I used to work in corporate America where there was no such thing as a 40-hour work week. If you were lucky, you got away with 55 hours as an average week. At first it would feel like a grand commitment to something greater than yourself, something fortuitous and wonderful where you landed a great job with amazing benefits.
Until two years pass by like two days; and you suddenly find yourself getting pissed off at whoever might have purchased the last Mounds bar in the vending machine three floors below your oddly decorated blue cubicle.
Yes, people decorate their cubicles.
Because if they didn’t they’d blow their brains out in just under three years. Ever stare at a blue felt wall for 10 hours a day? Then you’d understand why workers decorate their cubicles with plants and Beanie dolls and fight to the death-match over a spot by a window – even though that coveted spot would require them to stand on their chair just to see a piece of sky and the building next door.
They never do stand on their chair to see the sky and the building next door, because it turns out their cubicle is built in such a way that they face the mens bathroom, or the janitors door, and they never look up from their monitor anyway.
What does this have to do with dream burnout?
Because in work burnout you can go along thinking you are fine at working this crazy, nut-job pace until people begin warning you about burnout. It’s usually the 15 year veterans who use big-sounding words like “vacation” and “exercise” and “water bottles” and “breaks”.
They tell you to slow down, leave the building and warn you to watch for the burnout “signs” like –
Thinking every day is a bad day.
Caring about your work or home life seems like a total waste of energy.
Being exhausted all the time.
The majority of your day is spent on tasks you find either mind-numbingly dull or overwhelming.
You feel like nothing you do makes a difference or is appreciated.
I think that just sounds like life as a mom of a teenager.
But burnout? Really?
Burnout is a state of emotional, mental, and physical exhaustion caused by excessive and prolonged stress. It occurs when you feel overwhelmed and unable to meet constant demands. As the stress continues, you begin to lose the interest or motivation that led you to take on a certain role in the first place.
Burnout reduces your productivity and saps your energy, leaving you feeling increasingly helpless, hopeless, cynical, and resentful.

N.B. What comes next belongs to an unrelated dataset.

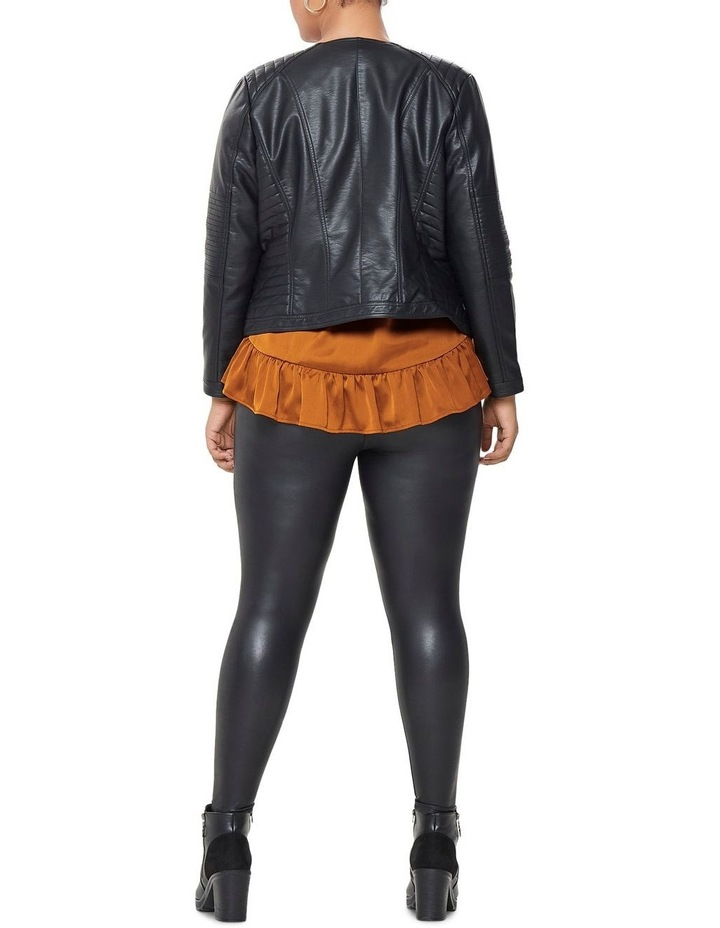 Faux Leather Jacket image 2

Eventually, you may feel like you have nothing more to give.
Why thanks Melinda Smith, M.A for that explanation.
Burnout can happen with your dreams too.
It’s because when you start down this dream path, you think “if I do A it will lead to B, then I’ll do C and then D will show up and my dream will catapult to the stars!” and you lock yourself into something resembling a blue felt cubicle.

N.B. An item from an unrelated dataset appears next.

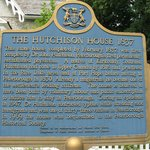 History of Hutchison House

But dreams don’t come true in a set way, or even look they way you think they will. They tend to take on a life of their own and the clear-cut plan you’ve executed actually ends up looking more like, “I’ve done D, now there’s P, and I’m on to A and now I’m stuck here. . . still stuck here . . . hello … still stuck.”

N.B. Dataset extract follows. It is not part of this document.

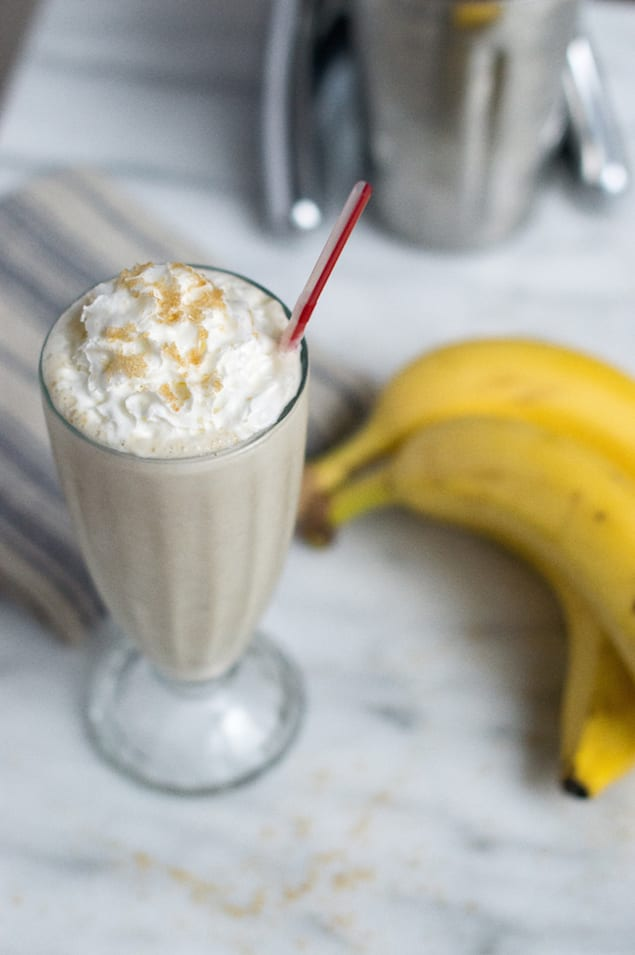 Bananas Foster Milkshake Recipe — Dishmaps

And so you slog along on your dream until you hate it, believing it is the most stupid idea you’ve ever thought of since the time you went out with Sally’s brother who liked to eat with his mouth open and pass gas when he thought no one noticed – except everyone noticed and thought it was you. Successful dreaming requires that you believe in yourself and your dream even when no one else does, but there will be times that you want to give up, take your toys from the sandbox and march home to your bedroom and hide.
Best-selling author and top business motivational speaker Harvey Mackey tells us –
Life is not a parabolic curve. It doesn’t go straight up. There’s lots of lumps and a lot of bumps, a lot of throttling up and a lot of throttling down. Yet, I’ve never met a successful person that hasn’t had to overcome a lot of adversity in their lives.
That is how dreaming goes . . . a lot of throttling up and a lot of throttling down. You learn to dream like like a sprinter – not a long-distance runner. To avoid burnout you should oscillate between breaking away from working on your dream and working constantly on your dream. Some weeks you will work on your dream every day, only to fall into the next week and not work on your dream at all.
This is the smart way to dream.
Work your dream like a sprinter – push yourself to stretch beyond your comfort zone by taking a big risk, overcoming a fear and trying something scary – then allow yourself time to recover. Like last week when I spoke at Ignite and was forced to overcome my fear of speaking without notes in front of a large group. The following week I allowed myself to take a break from the next step in my dream to work on the Set Your Path workbook.
It was Leonardo Da Vinci who said –
It is a very good plan every now and then to go away and have a little relaxation. When you come back to the work your judgment will be surer, since to remain constantly at work will cause you to lose the power of judgment.
I say –
It is a very good plan every now and then to go away and have a little relaxation. When you come back to the dream your judgment will be surer, since to remain consistently thinking and working your dream will cause you to lose the magic of dreaming.
Be a dream sprinter so you don’t burnout and if you are feeling dream burnout, what can you do to re-charge your dream batteries this week?